**THE PROBLEM**
Reproduce every one of the items below word for word, in the order they appear.
= = = = = = =
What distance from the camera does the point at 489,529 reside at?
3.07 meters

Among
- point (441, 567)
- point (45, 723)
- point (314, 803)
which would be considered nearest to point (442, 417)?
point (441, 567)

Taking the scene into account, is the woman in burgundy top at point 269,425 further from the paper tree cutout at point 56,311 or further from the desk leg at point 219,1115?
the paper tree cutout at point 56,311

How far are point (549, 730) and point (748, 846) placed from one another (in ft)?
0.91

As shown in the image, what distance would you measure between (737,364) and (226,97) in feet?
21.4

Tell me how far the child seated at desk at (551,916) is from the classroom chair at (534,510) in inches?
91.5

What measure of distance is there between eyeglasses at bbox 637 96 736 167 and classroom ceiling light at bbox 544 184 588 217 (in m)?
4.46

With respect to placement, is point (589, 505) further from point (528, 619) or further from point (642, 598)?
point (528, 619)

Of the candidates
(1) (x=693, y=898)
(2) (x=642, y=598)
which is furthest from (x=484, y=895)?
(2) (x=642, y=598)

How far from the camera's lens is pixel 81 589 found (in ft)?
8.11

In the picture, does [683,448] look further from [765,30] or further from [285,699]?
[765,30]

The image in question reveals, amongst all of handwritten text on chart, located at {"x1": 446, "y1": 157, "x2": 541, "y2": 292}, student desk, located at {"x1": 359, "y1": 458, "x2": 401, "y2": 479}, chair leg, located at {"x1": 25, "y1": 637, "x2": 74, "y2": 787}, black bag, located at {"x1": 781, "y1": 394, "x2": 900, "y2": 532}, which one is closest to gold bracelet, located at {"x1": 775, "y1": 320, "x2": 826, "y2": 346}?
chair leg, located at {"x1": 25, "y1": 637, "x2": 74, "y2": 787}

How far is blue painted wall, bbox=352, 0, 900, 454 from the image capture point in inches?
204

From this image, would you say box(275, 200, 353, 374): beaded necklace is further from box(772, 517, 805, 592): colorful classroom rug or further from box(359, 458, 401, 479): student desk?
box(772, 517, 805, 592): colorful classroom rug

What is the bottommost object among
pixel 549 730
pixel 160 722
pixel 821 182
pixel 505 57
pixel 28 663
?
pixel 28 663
= = = = = = =
**IN RESPONSE**
What distance from the camera does the point at 489,529 reside at?
3.07 meters

Among
- point (441, 567)
- point (45, 723)
- point (314, 803)
which would be considered nearest to point (442, 417)?
point (441, 567)

Taking the scene into account, is the woman in burgundy top at point 269,425 further from the paper tree cutout at point 56,311 or further from the desk leg at point 219,1115?
the paper tree cutout at point 56,311

How far are point (549, 730) and point (748, 846) placed from one another (in ft)?
0.91

As shown in the image, what distance would you measure between (737,364) and (226,97) in feet?
21.4

Tell me how far the child seated at desk at (551,916) is from the classroom chair at (534,510) in inches?
91.5

What measure of distance is there between eyeglasses at bbox 637 96 736 167 and classroom ceiling light at bbox 544 184 588 217 (in m)?
4.46

With respect to placement, is point (589, 505) further from point (528, 619) or further from point (642, 598)?
point (528, 619)

Of the candidates
(1) (x=693, y=898)
(2) (x=642, y=598)
which is furthest from (x=484, y=895)?
(2) (x=642, y=598)

How far from the camera's lens is pixel 81 589 found (in ft)?
8.11

In the picture, does [683,448] look further from [765,30] or further from [285,699]?
[765,30]

The image in question reveals, amongst all of handwritten text on chart, located at {"x1": 446, "y1": 157, "x2": 541, "y2": 292}, student desk, located at {"x1": 359, "y1": 458, "x2": 401, "y2": 479}, chair leg, located at {"x1": 25, "y1": 637, "x2": 74, "y2": 787}, black bag, located at {"x1": 781, "y1": 394, "x2": 900, "y2": 532}, which one is closest to gold bracelet, located at {"x1": 775, "y1": 320, "x2": 826, "y2": 346}?
chair leg, located at {"x1": 25, "y1": 637, "x2": 74, "y2": 787}

How far is blue painted wall, bbox=352, 0, 900, 454 from the image capture point in inches?
204

From this image, would you say box(275, 200, 353, 374): beaded necklace is further from box(772, 517, 805, 592): colorful classroom rug or further from box(359, 458, 401, 479): student desk?
box(772, 517, 805, 592): colorful classroom rug

What is the bottommost object among
pixel 549 730
pixel 160 722
pixel 821 182
pixel 505 57
pixel 28 663
?
pixel 28 663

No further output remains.